Member of the Bangladesh Parliament for Noakhali-4
- In office 25 January 2009 – 6 August 2024
- Preceded by: Md. Shahjahan

Personal details
- Born: 9 June 1962 (age 63) Noakhali, East Pakistan, Pakistan
- Party: Bangladesh Awami League
- Spouse: Kamrun Nahar Shiule
- Education: HSC

= Ekramul Karim Chowdhury =

Bangladeshi politician

Ekramul Karim Chowdhury (born 9 June 1962) is a Bangladesh Awami League politician and a former member of parliament from Noakhali-4.

== Early life ==
Chowdhury was born on 9 June 1962 in Noakhali. He has studied up to Higher Secondary School Certificate.

== Career ==
Chowdhury was elected to parliament from Noakhali-4 as an Awami League candidate in 2008.

Chowdhury was re-elected in an uncontested election in 2014 which was boycotted by all major opposition parties.

Chowdhury was re-elected in 2018 as an Awami League candidate beating his nearest rival Md. Shahjahan of Bangladesh Nationalist Party.

On 23 June 2020 Chowdhury requested Prime Minister Sheikh Hasina to take action against the "Mithu Syndicate", led by Motazzaroul Islam Mithu, responsible for corruption in the healthcare industry of Bangladesh on Facebook live.

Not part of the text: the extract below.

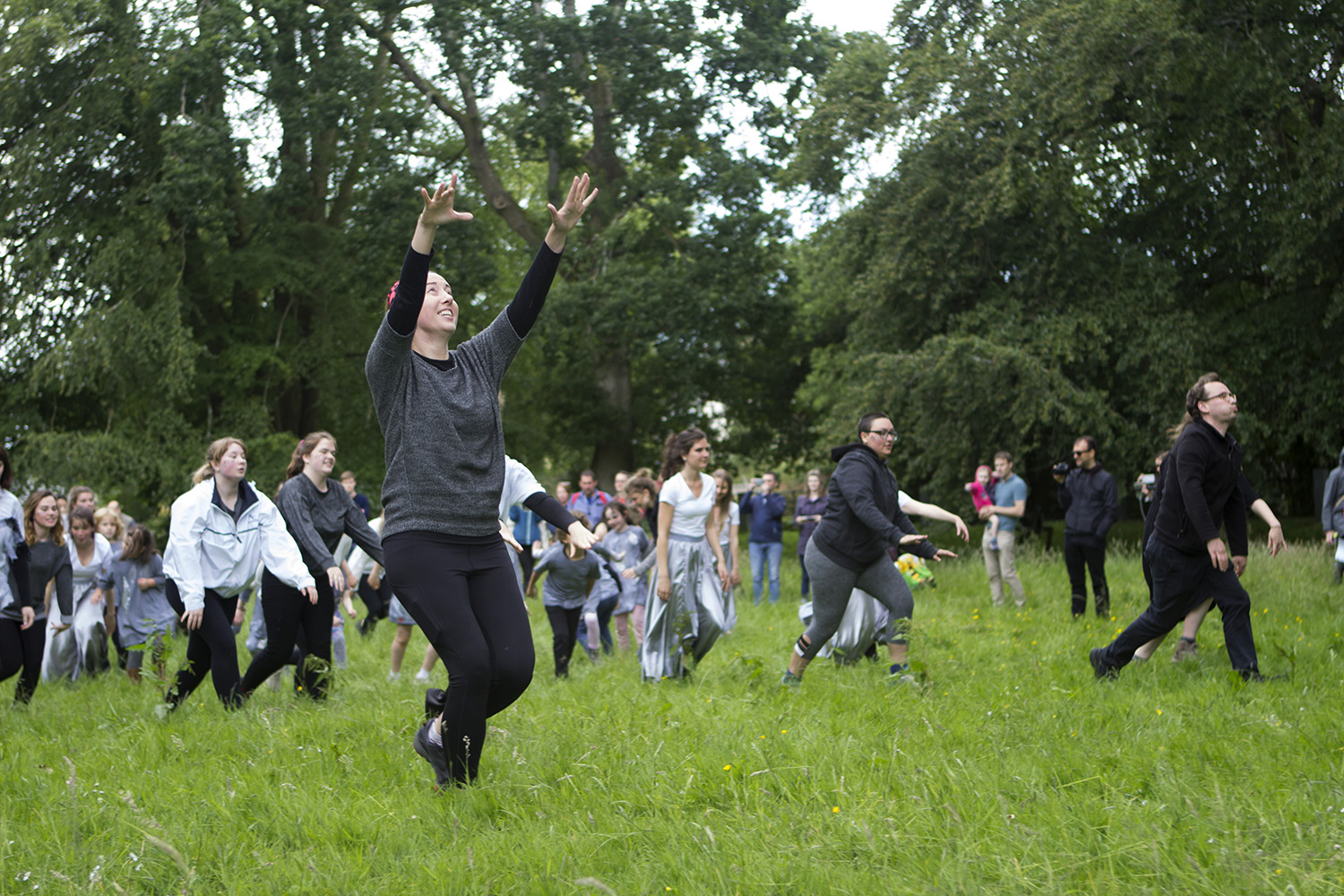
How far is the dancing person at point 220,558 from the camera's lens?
6758 millimetres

In July 2019, Chowdhury was criticised for posting photos of teenagers on Facebook he said were kissing in a public park and then handing them over to the police.

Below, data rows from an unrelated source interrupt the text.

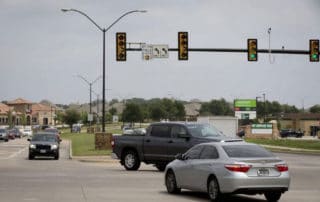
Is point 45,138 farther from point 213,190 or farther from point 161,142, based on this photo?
point 213,190

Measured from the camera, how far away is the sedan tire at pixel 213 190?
1577 cm

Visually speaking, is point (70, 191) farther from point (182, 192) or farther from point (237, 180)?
point (237, 180)

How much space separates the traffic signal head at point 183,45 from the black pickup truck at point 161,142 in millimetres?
12548

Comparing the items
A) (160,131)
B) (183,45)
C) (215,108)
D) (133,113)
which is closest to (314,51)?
(183,45)

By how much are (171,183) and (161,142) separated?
28.3ft

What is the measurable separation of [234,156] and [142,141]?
12.2m

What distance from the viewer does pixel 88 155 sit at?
40.2m

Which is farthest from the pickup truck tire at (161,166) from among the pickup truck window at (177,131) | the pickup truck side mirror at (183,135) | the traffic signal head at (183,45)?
the traffic signal head at (183,45)

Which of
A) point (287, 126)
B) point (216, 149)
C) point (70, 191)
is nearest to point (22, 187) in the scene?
point (70, 191)

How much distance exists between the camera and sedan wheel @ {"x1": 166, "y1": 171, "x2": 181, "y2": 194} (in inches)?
709

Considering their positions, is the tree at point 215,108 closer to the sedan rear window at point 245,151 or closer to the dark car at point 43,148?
the dark car at point 43,148

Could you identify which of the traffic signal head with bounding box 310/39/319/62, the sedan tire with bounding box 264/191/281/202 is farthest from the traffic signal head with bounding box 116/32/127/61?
the sedan tire with bounding box 264/191/281/202

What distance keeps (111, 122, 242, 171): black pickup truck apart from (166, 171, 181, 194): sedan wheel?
611 cm

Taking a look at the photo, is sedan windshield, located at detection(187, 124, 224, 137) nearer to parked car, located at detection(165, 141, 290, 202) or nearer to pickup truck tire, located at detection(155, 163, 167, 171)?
pickup truck tire, located at detection(155, 163, 167, 171)
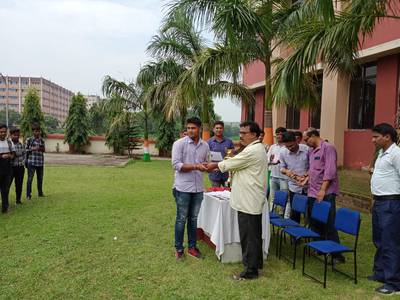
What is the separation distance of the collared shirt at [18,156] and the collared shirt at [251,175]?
5715mm

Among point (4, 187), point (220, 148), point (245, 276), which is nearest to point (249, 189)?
point (245, 276)

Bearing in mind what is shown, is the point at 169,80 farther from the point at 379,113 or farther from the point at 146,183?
the point at 379,113

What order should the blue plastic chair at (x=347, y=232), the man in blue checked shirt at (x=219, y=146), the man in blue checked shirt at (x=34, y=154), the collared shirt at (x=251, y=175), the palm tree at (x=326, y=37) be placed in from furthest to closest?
1. the man in blue checked shirt at (x=34, y=154)
2. the man in blue checked shirt at (x=219, y=146)
3. the palm tree at (x=326, y=37)
4. the collared shirt at (x=251, y=175)
5. the blue plastic chair at (x=347, y=232)

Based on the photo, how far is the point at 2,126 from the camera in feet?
25.7

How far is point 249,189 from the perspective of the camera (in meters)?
4.52

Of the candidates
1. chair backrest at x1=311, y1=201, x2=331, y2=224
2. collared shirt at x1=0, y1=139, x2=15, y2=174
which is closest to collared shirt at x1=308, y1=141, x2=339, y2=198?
chair backrest at x1=311, y1=201, x2=331, y2=224

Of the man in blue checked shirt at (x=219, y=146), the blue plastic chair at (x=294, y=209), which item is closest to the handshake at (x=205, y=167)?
the blue plastic chair at (x=294, y=209)

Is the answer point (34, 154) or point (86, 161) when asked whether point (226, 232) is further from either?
point (86, 161)

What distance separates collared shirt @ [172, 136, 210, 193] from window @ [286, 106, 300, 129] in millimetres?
12348

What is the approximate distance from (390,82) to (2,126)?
1019 cm

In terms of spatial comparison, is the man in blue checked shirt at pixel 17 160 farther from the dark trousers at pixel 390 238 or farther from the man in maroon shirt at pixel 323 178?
the dark trousers at pixel 390 238

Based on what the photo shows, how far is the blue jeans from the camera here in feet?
17.1

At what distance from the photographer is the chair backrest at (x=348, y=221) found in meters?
4.52

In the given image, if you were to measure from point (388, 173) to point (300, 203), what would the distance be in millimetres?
1790
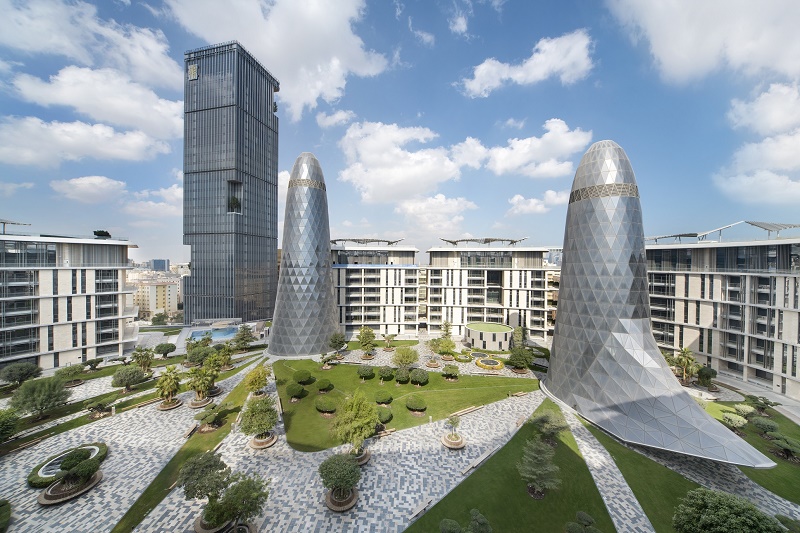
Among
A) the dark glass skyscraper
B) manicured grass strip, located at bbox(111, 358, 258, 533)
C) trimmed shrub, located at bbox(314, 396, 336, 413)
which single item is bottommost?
manicured grass strip, located at bbox(111, 358, 258, 533)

Chowdhury accused Obaidul Quader, general secretary of the Awami League of belonging to a family of razakars, those who fought against the independence of Bangladesh, in January 2021 on Facebook live. His comments were protested by Nagorik Samaj who called for an eight hour strike in Companiganj Upazila, Noakhali District.

On 20 February 2021, Chowdhury and Nizam Uddin Hazari supporters fought against the supports of Abdul Quader Mirza, younger brother of Obaidul Quader in Companiganj upazila. In the clashes 50 were injured of whom nine were hit by bullets. Quader Mirza blamed Chowdhury after an attack on his vehicle in February 2021.

On 6 March 2021, Chowdhury alleged that there was a conspiracy against the Noakhali District unit of the Awami League. He is the general secretary of Noakhali District unit of Awami League.

Chowdhury was detained in October 2024 after the fall of the Sheikh Hasina led Awami League government.

== Personal life ==
Ekram is married to Kamrun Nahar Shiule who is third time upazila chairman from Kabirhat, Noakhali. The couple has a son named Shabab Chowdhury. Shabab was allegedly driving when he ran over and killed a pedestrian on Mohakhali flyover in June 2018. Chowdhury denied his son was behind the wheels. The case over the incident did not proceed after Chowdhury paid two million taka compensation to the family of the victim. Shabab rear ended a police van in Chittagong on 13 July 2020 and got into an argument with the police officers at the location. No charges were filed and police officers claimed it was a "misunderstanding".